Camino con frecuencia por una carretera angosta que conduce al barrio de El Gamonal, en el municipio grancanario de Santa Brígida. Es un itinerario que utilizo para desentumecer el andamiaje cardiovascular y para disfrutar del paisaje rural al que tengo bastante apego. Entre otras estaciones del camino me encuentro con La Quinta de Reposo, un centro de atención psiquiátrica de larga tradición en la isla. Algunos de los internos ingresados suelen dar paseos por los alrededores acompañados de asistentes, y alguno que otro goza de autonomía para llegar solo hasta el casco urbano.
Hay un paisano de este último perfil que sale siempre vestido con el atuendo militar de faena, con su gorra de visera y sus botas bien aparatosas. Muestra maneras corteses y familiares, y de vez en cuando saluda con relajada marcialidad. Cuando me lo encuentro me detiene y me pide fuego, cuando no un cigarro, solicitud que resulta inútil y no logra que detenga mi marcha cardiosaludable. No me sobresalta, pero me veo a mí mismo afectado de cierta prevención un tanto neurótica de que me salga con alguna excentricidad.
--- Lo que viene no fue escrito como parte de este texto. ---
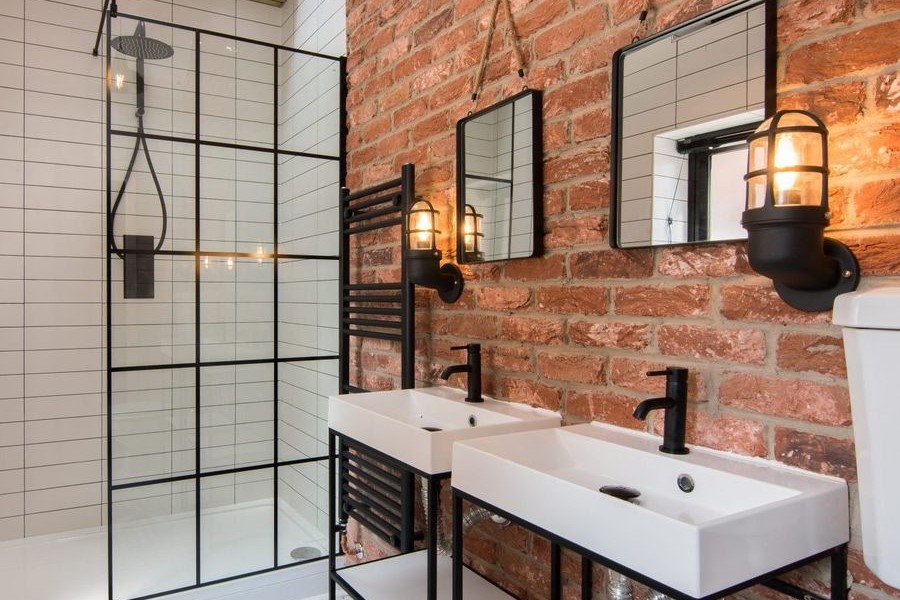 Industrial Style Bathroom by Curated Interior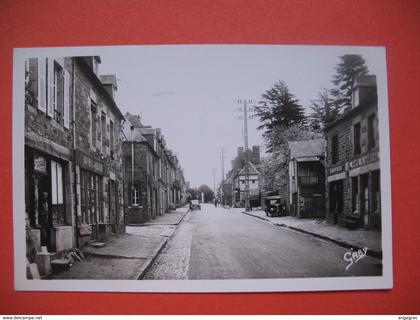 CPA   Photo Ducey  Rue du Génie ; au fond, le Monument aux morts et la place du Générale De Gaulle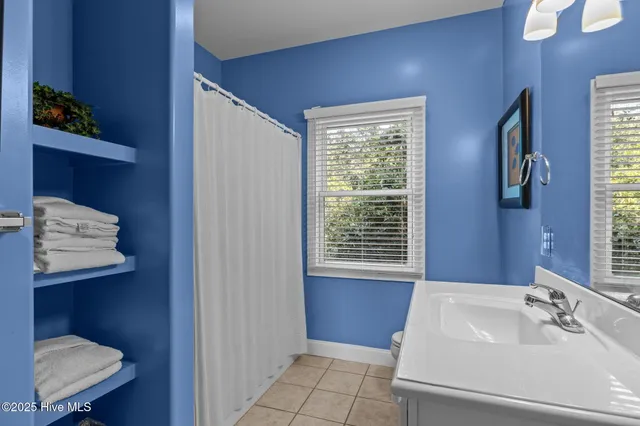 $2,950,000 | 1608 Ocean Drive, Emerald Isle, NC 28594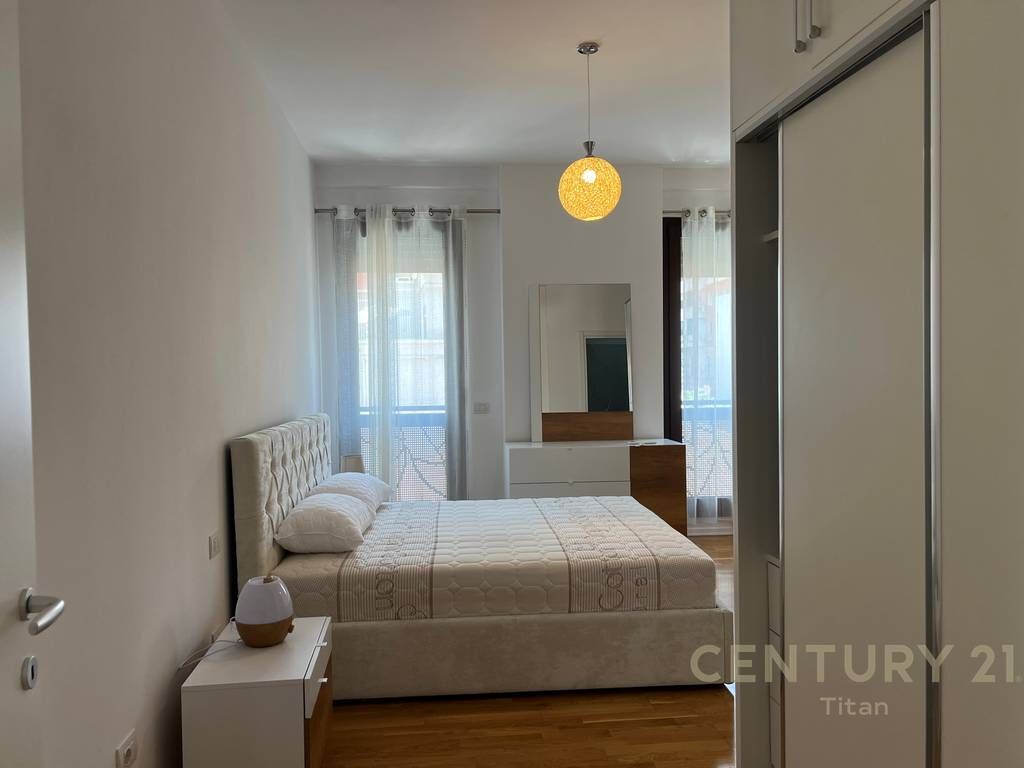 JEPET ME QIRA APARTAMENT 2+1+2+ POST PARKIMI TEK RRUGA E BARRIKADAVE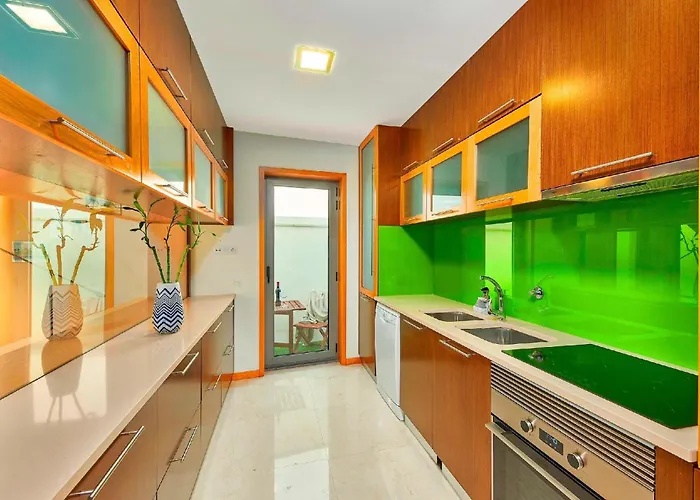 Stunning Townhouse With Pool In Centre Дом отдыха *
Pensaba en él esta mañana cuando leía la trágica crónica del soldado tailandés enajenado que acabó con la vida de 26 personas en un centro comercial. Es un nuevo brote en un cerebro en el que las neuronas se agitan y se alteran, y comienzan a galopar sin rumbo fijo sobre un páramo en el que desaparecen la compasión y el dolor, y aparece un demoniaco espejismo de placer necesario. El clamor por la vida trastabilla en la cabeza de estos individuos, y los seres que deben ser eliminados, en su maltrecho raciocinio, se muestran como juguetes para la consumación de un ajuste de cuentas demencial.
La contingencia de la algarada de las neuronas puede producirse en cualquier momento y al cabo de cualquier esquina. Y sin embargo me propongo que no constituya alimento para la desconfianza. Bastante tenemos con el estado de sospecha permanente a que nos ha conducido la existencia de gente que actúa con motivos ocultos, insanas intenciones o pervirtiendo con saña la verdad. Vivo con mayor recelo la maniobra de un corrupto o la actuación de un impostor, que convierten en circo retórico una convivencia que aspira a la cordura.
De manera que me estoy planteando comprar una cajetilla de cigarros y un mechero para que mi soldado me detenga y salga complacido por mi ofrecimiento, al tiempo que invierto en los segundos del encuentro una vaharada de calor humano propicio para amansar neuronas, las suyas y las mías.